Task statement: In the listing below, take the lines from the one that contains "Looking at the objects in" through the end of the listing and reproduce only those lines, replacing "farther" with "more distant" and leaving everything else unchanged.

* Start Supplied data *

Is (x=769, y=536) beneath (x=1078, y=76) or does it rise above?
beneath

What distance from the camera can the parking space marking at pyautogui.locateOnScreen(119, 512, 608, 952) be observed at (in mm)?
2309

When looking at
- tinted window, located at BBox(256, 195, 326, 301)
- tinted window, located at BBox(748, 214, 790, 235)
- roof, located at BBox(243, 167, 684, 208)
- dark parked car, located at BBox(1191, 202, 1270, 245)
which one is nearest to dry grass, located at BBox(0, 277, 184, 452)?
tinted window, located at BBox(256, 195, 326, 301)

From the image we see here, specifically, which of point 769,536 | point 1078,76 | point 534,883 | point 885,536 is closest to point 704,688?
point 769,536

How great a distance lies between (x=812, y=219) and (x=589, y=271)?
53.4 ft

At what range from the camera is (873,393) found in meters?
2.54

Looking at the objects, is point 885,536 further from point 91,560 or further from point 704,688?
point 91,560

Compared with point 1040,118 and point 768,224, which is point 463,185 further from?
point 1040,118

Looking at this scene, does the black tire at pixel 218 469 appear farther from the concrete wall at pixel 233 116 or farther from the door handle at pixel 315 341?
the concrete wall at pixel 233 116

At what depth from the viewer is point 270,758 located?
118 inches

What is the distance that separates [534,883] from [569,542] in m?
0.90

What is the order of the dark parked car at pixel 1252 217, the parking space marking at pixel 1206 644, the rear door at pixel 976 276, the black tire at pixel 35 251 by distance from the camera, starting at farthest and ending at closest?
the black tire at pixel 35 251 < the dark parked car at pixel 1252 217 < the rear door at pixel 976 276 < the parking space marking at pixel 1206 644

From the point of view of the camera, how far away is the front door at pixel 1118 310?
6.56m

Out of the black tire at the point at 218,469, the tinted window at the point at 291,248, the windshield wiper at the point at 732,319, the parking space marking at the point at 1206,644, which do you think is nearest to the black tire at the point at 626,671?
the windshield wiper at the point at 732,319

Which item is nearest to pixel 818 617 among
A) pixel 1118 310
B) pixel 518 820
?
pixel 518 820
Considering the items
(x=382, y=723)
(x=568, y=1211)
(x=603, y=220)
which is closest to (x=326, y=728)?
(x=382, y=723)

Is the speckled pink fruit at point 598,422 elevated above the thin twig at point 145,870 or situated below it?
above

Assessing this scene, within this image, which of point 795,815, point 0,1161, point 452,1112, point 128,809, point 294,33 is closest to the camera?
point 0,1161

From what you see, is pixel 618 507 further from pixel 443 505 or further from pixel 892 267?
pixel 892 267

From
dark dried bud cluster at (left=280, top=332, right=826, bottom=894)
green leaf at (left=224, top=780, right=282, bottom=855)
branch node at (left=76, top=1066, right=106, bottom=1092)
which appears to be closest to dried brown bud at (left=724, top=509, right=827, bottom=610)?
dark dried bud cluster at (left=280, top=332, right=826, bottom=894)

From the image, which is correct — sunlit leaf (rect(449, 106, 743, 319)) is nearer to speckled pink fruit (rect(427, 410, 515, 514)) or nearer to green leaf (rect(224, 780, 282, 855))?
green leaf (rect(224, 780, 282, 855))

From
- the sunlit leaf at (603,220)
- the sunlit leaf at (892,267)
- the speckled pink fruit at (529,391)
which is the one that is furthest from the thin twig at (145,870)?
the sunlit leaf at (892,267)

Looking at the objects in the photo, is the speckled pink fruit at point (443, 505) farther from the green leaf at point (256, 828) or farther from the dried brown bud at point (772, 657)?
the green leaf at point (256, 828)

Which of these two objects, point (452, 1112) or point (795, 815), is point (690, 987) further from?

* End Supplied data *

Solution to the problem:
Looking at the objects in the photo, is the speckled pink fruit at point (443, 505) more distant from the green leaf at point (256, 828) or more distant from the dried brown bud at point (772, 657)?
the green leaf at point (256, 828)

Which of these two objects, point (452, 1112) or point (795, 815), is point (690, 987) further from?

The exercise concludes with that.